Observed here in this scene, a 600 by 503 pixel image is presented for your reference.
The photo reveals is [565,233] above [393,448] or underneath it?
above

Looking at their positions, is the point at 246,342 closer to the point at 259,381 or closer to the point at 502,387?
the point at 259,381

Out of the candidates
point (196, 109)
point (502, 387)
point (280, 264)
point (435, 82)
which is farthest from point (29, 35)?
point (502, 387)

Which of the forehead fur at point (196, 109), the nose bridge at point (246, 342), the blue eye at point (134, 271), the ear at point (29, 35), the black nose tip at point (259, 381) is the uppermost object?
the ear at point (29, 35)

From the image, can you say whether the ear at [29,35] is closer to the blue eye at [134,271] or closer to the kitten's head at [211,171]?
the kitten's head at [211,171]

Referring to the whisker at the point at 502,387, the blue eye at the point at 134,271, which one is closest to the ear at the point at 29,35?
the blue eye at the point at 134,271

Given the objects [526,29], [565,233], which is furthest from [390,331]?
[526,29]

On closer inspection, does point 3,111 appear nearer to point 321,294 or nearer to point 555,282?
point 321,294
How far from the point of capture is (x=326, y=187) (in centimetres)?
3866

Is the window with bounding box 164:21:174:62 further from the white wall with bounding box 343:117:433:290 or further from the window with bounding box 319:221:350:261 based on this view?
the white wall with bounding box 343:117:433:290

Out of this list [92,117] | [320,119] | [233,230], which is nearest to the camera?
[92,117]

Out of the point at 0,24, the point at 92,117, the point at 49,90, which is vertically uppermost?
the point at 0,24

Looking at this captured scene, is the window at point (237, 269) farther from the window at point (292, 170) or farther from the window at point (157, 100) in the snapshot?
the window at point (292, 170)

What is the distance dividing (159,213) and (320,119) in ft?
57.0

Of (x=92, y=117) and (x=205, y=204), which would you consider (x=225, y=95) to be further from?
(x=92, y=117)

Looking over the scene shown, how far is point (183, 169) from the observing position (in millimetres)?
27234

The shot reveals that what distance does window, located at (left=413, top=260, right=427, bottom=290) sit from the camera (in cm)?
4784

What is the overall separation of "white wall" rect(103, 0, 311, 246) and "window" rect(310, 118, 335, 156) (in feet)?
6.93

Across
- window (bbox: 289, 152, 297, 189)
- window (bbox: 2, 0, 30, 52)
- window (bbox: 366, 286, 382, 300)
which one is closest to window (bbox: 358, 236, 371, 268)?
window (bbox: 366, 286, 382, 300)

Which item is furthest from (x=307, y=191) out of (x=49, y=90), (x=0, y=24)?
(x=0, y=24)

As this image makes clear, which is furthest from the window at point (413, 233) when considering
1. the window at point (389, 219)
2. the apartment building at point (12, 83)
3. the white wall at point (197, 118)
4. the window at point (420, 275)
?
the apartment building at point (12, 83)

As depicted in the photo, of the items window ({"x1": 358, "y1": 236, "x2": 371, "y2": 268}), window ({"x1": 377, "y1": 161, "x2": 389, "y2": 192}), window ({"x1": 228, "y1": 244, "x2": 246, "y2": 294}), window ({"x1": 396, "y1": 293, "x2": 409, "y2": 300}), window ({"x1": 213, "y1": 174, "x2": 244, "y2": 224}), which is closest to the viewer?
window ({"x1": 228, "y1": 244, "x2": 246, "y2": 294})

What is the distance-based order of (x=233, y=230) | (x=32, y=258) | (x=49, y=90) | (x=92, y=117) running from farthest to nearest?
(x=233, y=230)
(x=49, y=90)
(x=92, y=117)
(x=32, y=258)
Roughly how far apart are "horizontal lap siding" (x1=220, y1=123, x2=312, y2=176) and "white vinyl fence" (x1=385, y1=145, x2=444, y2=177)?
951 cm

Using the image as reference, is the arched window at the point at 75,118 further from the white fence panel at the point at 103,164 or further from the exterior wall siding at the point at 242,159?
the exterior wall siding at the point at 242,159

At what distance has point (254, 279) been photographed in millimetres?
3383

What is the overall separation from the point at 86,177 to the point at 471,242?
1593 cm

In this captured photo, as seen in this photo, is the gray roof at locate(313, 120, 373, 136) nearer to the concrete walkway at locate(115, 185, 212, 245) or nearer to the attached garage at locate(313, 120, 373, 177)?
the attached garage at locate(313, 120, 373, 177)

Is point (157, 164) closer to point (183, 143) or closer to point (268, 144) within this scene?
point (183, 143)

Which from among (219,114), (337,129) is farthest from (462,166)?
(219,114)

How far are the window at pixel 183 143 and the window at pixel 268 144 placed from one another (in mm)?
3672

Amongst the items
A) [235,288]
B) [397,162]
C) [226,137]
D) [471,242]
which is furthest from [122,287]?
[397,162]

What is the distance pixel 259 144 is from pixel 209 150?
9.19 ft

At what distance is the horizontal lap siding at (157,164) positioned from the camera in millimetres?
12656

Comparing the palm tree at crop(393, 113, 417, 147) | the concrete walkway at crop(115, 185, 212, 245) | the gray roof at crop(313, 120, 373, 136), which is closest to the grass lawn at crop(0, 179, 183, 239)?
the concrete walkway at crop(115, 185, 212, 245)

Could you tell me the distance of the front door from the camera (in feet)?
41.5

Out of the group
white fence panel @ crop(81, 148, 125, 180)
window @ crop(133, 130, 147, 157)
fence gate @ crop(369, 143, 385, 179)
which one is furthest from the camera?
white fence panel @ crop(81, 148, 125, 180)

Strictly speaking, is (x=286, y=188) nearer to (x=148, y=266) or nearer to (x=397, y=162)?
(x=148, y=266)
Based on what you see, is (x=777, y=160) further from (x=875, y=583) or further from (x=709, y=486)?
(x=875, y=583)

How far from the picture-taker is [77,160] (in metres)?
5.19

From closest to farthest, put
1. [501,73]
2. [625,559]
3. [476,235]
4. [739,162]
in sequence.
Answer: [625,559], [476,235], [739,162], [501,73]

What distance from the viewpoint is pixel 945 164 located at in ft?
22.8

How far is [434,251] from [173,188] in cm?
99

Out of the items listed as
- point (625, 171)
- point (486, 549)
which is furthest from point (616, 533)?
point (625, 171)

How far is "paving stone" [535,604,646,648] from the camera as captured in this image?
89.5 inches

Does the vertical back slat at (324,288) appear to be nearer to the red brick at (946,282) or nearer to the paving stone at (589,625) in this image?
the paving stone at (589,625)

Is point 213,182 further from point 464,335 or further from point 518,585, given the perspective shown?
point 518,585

**What you are asked to do**
Write out exactly the lines of the entries above that run from the line containing "Strictly speaking, is" through the last line, including both.

**In response**
Strictly speaking, is (x=286, y=188) nearer to (x=148, y=266) or nearer to (x=397, y=162)?
(x=148, y=266)
Based on what you see, is (x=777, y=160) further from (x=875, y=583) or further from (x=709, y=486)?
(x=875, y=583)

How far from the picture-taker is [77,160] (in metres)?
5.19

From closest to farthest, put
1. [501,73]
2. [625,559]
3. [476,235]
4. [739,162]
in sequence.
Answer: [625,559], [476,235], [739,162], [501,73]

What distance from the viewpoint is pixel 945 164 located at in ft?
22.8

How far is [434,251] from [173,188] in cm?
99

Out of the items listed as
- point (625, 171)
- point (486, 549)
which is furthest from point (616, 533)?
point (625, 171)

How far is "paving stone" [535,604,646,648] from the camera as captured in this image?
89.5 inches

Does the vertical back slat at (324,288) appear to be nearer to the red brick at (946,282) or nearer to the paving stone at (589,625) in this image?
the paving stone at (589,625)

Is point 213,182 further from point 464,335 or further from point 518,585, given the perspective shown?
point 518,585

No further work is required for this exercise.